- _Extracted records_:
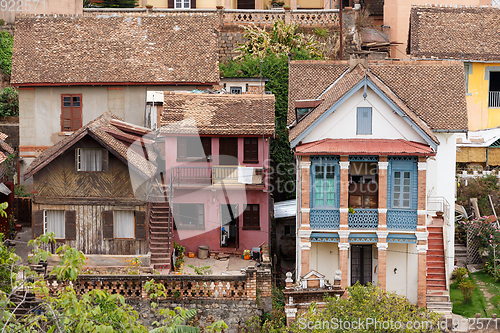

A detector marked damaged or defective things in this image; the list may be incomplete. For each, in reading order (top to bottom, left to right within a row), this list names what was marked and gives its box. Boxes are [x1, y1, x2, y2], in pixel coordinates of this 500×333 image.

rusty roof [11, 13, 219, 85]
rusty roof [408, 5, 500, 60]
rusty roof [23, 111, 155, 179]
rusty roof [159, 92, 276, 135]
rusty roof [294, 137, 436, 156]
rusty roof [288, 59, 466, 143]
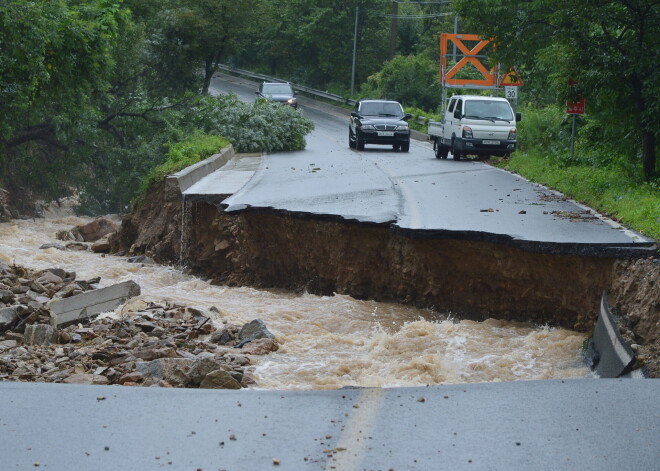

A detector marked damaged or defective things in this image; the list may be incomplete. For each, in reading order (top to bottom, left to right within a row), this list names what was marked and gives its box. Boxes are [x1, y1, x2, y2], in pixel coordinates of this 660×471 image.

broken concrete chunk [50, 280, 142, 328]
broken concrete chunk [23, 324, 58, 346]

- _Try it_: Exact reproduction of the entries above is what's needed; images stay out.

- _Result of the task_:
A detector marked damaged or defective things in this image; the list may be incomplete. For each, in reading order (top to bottom, left to right within a row), this list names what was marked and gives its box. Boxes are [x1, y1, x2, y2], in pixel coordinates of this 500×333 image.

rusty roof [11, 13, 219, 85]
rusty roof [408, 5, 500, 60]
rusty roof [23, 111, 155, 179]
rusty roof [159, 92, 276, 135]
rusty roof [294, 137, 436, 156]
rusty roof [288, 59, 466, 143]

A detector marked damaged or defective things in this image; the list may be incomplete. For each, in reading order (top to bottom, left to right within a row), this list names what was marked and gives its box. Boxes are [x1, y1, x2, y2], in pixel coordinates of this 660×471 image.

broken concrete chunk [50, 280, 142, 328]
broken concrete chunk [23, 324, 58, 346]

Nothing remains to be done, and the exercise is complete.